Seanad debates

Tuesday, 20 February 2024

An tOrd Gnó - Order of Business

 

1:00 pm

Photo of Tom ClonanTom Clonan (Independent) | Oireachtas source

I echo the congratulations to our ceannaire. She would be a great representative of Ireland in Europe, and of Fine Gael of course. I am delighted to hear that news.

I raise again Children's Health Ireland, particularly the waiting list for urological surgery. I have raised complex spinal surgery and the fact there are hundreds of children on that waiting list. Much complex spinal surgery associated with scoliosis, kyphectomy and other complex surgeries has been suspended. These children are suffering, in pain and in crisis. I appreciate the Minister for Health, Deputy Donnelly, is liaising with the families but we need a task force to begin those surgeries with immediate effect. The lives of these children are being altered and limited as we speak.

As I raised here last week, it has also been brought to my attention by parents that the urological surgical list is not being dealt with by Children's Health Ireland. This relates to children who have structural changes in what are essentially their genitalia. We have boys and girls entering adolescence and the teenage years and developing into young adults, and they need little surgical interventions because of structural changes in their genitalia. If they do not get the interventions, they face a higher risk of cancer, infertility and urinary incontinence in adulthood. Many of these children are on the same waiting list for spinal surgery. Imagine all of the challenges they have to contend with, blossoming into young men and women and having no surgical intervention to allow them to develop normally. It is a particularly cruel and reprehensible treatment of disabled children. It affects their psychosexual and sexual development, self-esteem and emotional well-being.

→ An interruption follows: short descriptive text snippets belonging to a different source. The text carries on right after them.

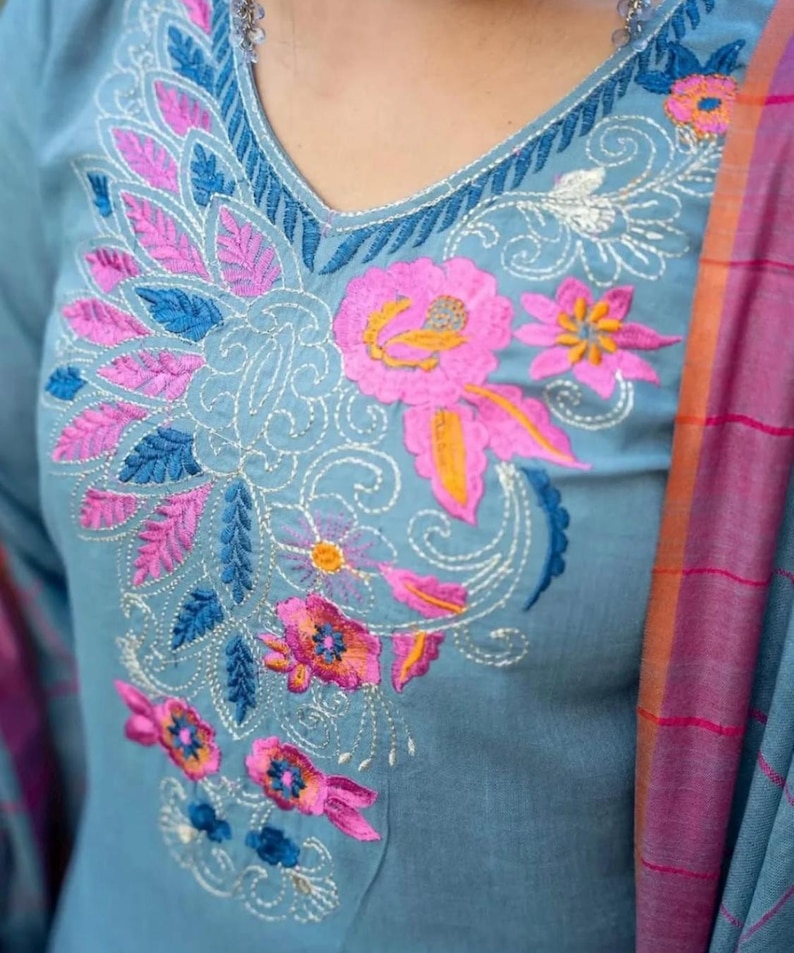 Peut inclure: Une kurta en coton bleu clair avec un motif de broderie florale en rose, bleu et orange. La broderie pr&eacute;sente des d&eacute;tails complexes et un motif paisley.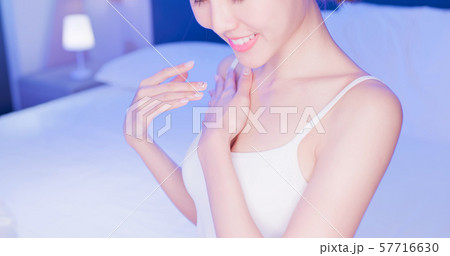 woman apply cream with chest 57716630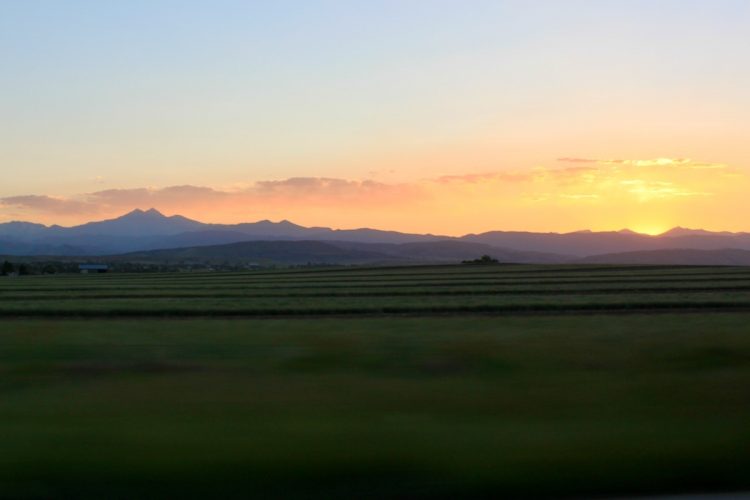 A scenic view of mountains silhouetted against a vibrant sunset, with lush green fields in the foreground. The sky displays hues of orange, pink, and blue, creating a tranquil atmosphere.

Children's Health Ireland is one of the only children's hospitals in Europe that does not have a transitional urology programme. That is international best practice. We are complete outliers in this regard. I have no confidence whatsoever in the management or board of Children's Health Ireland. There is a particular risk as Temple Street children's hospital closes and transitions to the new hospital on the St. James's site, as well as with the closure of Crumlin children's hospital, that children will be exposed to avoidable injury and death because of the incompetence of the management and board.

The story here is not about the billions spent on the children's hospital but about the price being paid by little disabled children in terms of their organs, bones and spines.Why are we allowing this to happen? I call for a debate on Children's Hospital Ireland with a focus on the impacts on children.